Dans ce combat, les chrétiens ne sauraient rester indifférents. Dépositaires d’un héritage millénaire et toujours bien vivant, nous avons la responsabilité de nous engager en première ligne dans cette révolution qui se prépare. Car cette révolution se fera, avec ou sans nous, et il n’appartient qu’à nous qu’elle soit de velours ou d’acier. Faire tomber ce qu’on peut appeler aujourd’hui le veau d’or de la post-démocratie est incontournable. Mais on ne rase pas si ce n’est pour reconstruire ensuite. Et il est de notre responsabilité de chrétiens d’aider notre monde à reconstruire sur le roc. Sans spiritualité, sans charité dans la vérité, même les meilleures volontés du monde reconstruiront sur le sable. Nous pouvons et nous devons aider à balayer d’abord, et reconstruire sur le roc ensuite.

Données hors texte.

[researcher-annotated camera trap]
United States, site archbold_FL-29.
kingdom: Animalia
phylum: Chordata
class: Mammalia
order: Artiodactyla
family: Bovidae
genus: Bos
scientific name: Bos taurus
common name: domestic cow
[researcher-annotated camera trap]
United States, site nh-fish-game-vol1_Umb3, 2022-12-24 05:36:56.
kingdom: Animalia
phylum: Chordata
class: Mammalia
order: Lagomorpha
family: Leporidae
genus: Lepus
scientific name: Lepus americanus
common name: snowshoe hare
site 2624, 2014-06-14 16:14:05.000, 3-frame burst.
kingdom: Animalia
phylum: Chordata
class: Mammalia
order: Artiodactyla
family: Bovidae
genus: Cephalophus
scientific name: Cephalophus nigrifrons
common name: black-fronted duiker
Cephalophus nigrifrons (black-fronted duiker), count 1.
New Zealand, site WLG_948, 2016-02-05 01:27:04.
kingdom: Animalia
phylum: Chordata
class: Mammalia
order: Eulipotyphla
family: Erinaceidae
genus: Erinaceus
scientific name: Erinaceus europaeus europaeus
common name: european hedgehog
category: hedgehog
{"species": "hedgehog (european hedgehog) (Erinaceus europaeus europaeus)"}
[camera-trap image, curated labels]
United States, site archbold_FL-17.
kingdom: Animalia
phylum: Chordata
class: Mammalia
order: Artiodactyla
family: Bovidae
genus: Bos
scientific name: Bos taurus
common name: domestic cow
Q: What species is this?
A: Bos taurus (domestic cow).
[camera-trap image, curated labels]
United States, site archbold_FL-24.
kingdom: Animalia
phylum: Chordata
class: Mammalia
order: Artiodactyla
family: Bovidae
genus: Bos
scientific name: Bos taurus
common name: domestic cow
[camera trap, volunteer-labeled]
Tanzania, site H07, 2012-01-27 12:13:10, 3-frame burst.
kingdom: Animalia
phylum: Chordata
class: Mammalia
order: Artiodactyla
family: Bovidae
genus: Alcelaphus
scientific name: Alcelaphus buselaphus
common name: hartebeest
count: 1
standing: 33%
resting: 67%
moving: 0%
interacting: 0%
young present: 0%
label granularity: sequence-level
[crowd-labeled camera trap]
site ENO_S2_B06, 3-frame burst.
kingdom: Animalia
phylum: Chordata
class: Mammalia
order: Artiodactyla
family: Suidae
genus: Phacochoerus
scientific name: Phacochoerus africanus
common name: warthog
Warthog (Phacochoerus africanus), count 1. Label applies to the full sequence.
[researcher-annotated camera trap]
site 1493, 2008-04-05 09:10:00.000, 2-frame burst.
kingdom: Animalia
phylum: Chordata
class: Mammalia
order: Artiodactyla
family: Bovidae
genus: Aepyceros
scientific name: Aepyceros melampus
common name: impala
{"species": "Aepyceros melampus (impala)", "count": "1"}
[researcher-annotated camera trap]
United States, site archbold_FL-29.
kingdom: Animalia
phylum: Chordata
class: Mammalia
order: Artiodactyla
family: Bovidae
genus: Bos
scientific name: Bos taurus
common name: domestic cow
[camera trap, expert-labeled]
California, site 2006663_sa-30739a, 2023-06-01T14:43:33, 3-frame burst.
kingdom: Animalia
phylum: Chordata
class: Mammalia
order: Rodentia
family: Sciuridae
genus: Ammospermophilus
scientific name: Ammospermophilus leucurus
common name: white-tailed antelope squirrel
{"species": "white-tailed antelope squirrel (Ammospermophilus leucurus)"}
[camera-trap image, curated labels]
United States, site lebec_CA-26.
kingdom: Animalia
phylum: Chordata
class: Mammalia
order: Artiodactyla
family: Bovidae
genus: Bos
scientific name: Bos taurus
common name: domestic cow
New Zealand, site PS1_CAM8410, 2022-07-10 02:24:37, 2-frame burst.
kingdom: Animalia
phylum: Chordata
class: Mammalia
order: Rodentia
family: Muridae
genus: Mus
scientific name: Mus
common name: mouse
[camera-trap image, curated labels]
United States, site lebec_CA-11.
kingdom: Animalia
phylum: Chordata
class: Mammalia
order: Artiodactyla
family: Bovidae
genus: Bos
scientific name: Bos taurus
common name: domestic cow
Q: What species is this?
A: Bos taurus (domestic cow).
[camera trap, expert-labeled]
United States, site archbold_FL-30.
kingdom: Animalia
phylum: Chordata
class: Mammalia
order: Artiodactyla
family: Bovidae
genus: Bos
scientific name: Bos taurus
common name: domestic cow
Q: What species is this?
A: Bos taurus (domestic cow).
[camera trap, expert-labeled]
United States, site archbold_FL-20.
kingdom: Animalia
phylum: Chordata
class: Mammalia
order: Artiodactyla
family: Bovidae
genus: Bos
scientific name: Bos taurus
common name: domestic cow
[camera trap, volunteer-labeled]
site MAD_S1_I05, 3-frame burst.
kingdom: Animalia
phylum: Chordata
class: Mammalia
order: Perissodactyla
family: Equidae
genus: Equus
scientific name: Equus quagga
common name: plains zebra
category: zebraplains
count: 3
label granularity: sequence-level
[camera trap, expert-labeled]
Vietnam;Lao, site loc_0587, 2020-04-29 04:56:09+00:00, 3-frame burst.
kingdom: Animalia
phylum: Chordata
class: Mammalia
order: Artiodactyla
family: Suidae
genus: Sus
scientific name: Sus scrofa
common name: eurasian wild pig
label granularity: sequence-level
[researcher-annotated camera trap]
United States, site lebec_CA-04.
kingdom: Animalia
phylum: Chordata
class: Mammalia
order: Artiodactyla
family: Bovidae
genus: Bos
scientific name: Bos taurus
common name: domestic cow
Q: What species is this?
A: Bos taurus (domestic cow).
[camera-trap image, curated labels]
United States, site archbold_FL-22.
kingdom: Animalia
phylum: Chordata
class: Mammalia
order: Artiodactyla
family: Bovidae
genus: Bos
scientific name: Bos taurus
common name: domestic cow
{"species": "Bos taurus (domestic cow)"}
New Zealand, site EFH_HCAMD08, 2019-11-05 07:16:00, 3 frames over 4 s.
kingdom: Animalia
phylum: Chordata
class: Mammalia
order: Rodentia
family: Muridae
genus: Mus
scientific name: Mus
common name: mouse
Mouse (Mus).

Si je te dis tout ça, c’est que j’ai rejoint le mouvement des chrétiens indignés, et te propose de signer son manifeste. Comme pour les autres mouvements d’indignés du monde entier, ça ne signifiera peut-être pas grand-chose pour toi… qu’un mouvement de plus. Peu importe, l'important est qu'il t’invite à t’engager dans le cœur-même de cette nouvelle révolution : changer ton mode de vie. Je te parlais à l’instant de Vaclav Havel, apôtre de la dissidence. La dissidence, aujourd’hui, elle n'est plus contre une dictature communiste. Elle est celle qui s’oppose au régime de la surconsommation, au matérialisme mercantile. La vraie dissidence aujourd’hui, c’est celle de la sobriété, celle de l’objection de croissance. Que puis-je changer aujourd’hui dans ma vie pour me rapprocher même de manière infime de la pauvreté évangélique ? Que puis-je partager un peu plus ? A quel besoin matériel puis-je renoncer ? Et demain, quel autre ? Quelle parole, quel témoignage de vie puis-je donner ? Voilà ce que les chrétiens indignés veulent se poser comme question chaque jour. Voilà comment nous voulons avancer, pas à pas, pour révolutionner le monde.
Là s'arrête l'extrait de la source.